3) İdama mahkûm olmuş bir adama son bir söz demek hakkı tanınmış. Eğer bu söz doğru olursa adam kafası uçurulmakla, yalan olduğunda ise asılmakla idam olunacakmış. Adamın ne söylemesi lazım ki, idamdan kurtulabilsin?
4) Hastaya tedavisi için birbirinin tıpatıp aynısı olan iki haptan ikişer olmakla dört hap verilmiş. İki sabah bunların her birinden birer tane olmakla içerse sağalacakmış. Eğer bir hata sonucu iki tane aynı hap içerse ölecekmiş. Bir tesadüf sonucu haplar karışmış. Vatandaşın ölüm riskini aradan kaldırması ve tedavisini sağlaması için ne yapması gerekiyor? Ona yardımcı olabilir misiniz?
5) Sarayın bir iç duvarındaki iki kapıdan birinin arkasında aç aslan, diğerinin arkasında ise hazine vardır. Her kapının önünde birer bekçisi var ve bunlardan biri her zaman doğru, diğeri ise her zaman yalan konuşuyor. Bekçilerden sadece birine bir soru sormakla hazine olan kapıyı nasıl tespit edersiniz?
6) Üç bilge kişiye üçü beyaz, ikisi siyah olmakla üç bere göstermiş, sonra da onların gözlerini sararak, her üçünün kafasına beyaz bere koymuşlar. Daha sonra gözlerindeki sağrıyı açmış ve berelerinin rengini belirlemelerini istemişler. Bu durumda her bilgin karşısındakilerin berelerinin beyaz olduğunu ve geriye bir beyaz, iki siyah bere kaldığını biliyor net olarak. Kısa bir süre düşündükten sonra, bunlardan biri kendi beresinin beyaz olduğu sonucuna varır. Onun mantığını bulabilir misiniz?
7) Bir padişahın kırk vezirinin tamamının karıları eşlerini aldatıyormuş ve kendi karısının dışında tüm karıların sadakatsiz olduklarını vezirlerin hepsi biliyormuş. Bir gün padişah vezirleri toplamış ve onlara şöyle hitap etmiş:”Edindiğim bilgiye göre sizlerden en azından birisinin karısı onu aldatıyor. Bu adamın karısını saraydan dışlamasını istiyorum”. Bu sohbetten geçen 39 gün zarfında hiçbir olay olmamış, fakat kırkıncı gün tüm vezirler aynı anda karılarını saraydan atmışlar. Vezirlerin mantığı neydi? Yani 40. gün vezirlerin her biri kendi karısının da sadakatsiz olduğu sonucuna hangi mantıkla varmıştır?
8) İşveren adam işçilerinden bir tanesini işten atmak, ama bunu değişik bir yöntemle yapmak istiyor. Vazoya her ikisine de “Gitsin” yazılmış ve katlanmış iki kâğıt parçası koyduktan sonra, işçiyi çağırıp diyor ki, vazodaki bu iki kâğıttan birinde “Gitsin”, diğerinde ise “Kalsın” yazılmıştır. Sana yüzde 50 şans tanıyorum, kura çek. “Kalsın” çıkarsa kalırsın, “Gitsin” çıkarsa gidersin. İşçi kâğıtların her ikisinde de “Gitsin” yazıldığını biliyorsa, kalmak için ne yapabilir?

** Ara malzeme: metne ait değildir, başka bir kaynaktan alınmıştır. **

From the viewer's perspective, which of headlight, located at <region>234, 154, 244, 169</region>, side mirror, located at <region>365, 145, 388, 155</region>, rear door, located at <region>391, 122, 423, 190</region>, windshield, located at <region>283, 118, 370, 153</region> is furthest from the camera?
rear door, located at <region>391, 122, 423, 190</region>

Not. 6. ve 7. soruların çözümünde “Ben biliyorum ki, sen biliyorsun ki, ben biliyorum…” mantığı kullanılır. Yani çözüm sırasında başkalarının da yerine düşünmemiz gerekmektedir.

PS. Dikkatimi mantık problemlerine çektiğine göre Bilkent Üniversitesinden dostum Farhad Hüsseinov’a, resimlerin çiziminde yardımlarından dolayı, Sakarya Üniversitesinden bölüm arkadaşım Özgür Çiftçi’ye teşekkür ediyorum.

KAYNAKLAR
1) Sait Başer, Toplumsal aklı anlamak, Ataç Yayınları, İstanbul, 2006.
2) E. Beckenbach, R. Bellman, Inequalites, Springer Verlag, Berlin, 1961.
3) J. K. Baif, Mantık problemleri, Mir, Moskova, 1983.
4) R. Courant, H. Robbins, Matematik nedir?, Prosveşeniye, Moskova, 1967.
5) V. D. Çistyakov, Matematikçiler hakkında öyküler, Minsk, 1963.
6) H. Poincare, Bilim hakkında, Nauka, Moskova, 1986.